### Problem to work on
From the entries that follow, copy exactly the lines beginning at the line holding "Our Generation Pet" and continuing through the line holding "advanced custom motorcycle".

### Provided information
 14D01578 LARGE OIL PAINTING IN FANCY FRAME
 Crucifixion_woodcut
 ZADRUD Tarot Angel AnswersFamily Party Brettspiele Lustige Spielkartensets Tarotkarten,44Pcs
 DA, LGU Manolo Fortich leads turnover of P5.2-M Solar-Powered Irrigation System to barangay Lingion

---

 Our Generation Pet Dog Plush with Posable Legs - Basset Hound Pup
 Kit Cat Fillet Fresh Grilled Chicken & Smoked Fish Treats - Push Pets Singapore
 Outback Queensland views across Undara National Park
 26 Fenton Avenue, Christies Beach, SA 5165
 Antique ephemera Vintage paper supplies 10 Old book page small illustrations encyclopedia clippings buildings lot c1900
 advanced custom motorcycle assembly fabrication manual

==

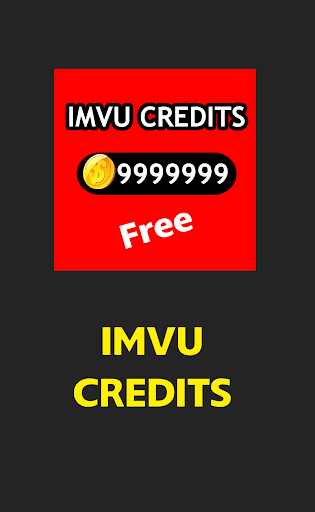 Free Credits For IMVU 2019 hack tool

### Written answer
 Our Generation Pet Dog Plush with Posable Legs - Basset Hound Pup
 Kit Cat Fillet Fresh Grilled Chicken & Smoked Fish Treats - Push Pets Singapore
 Outback Queensland views across Undara National Park
 26 Fenton Avenue, Christies Beach, SA 5165
 Antique ephemera Vintage paper supplies 10 Old book page small illustrations encyclopedia clippings buildings lot c1900
 advanced custom motorcycle assembly fabrication manual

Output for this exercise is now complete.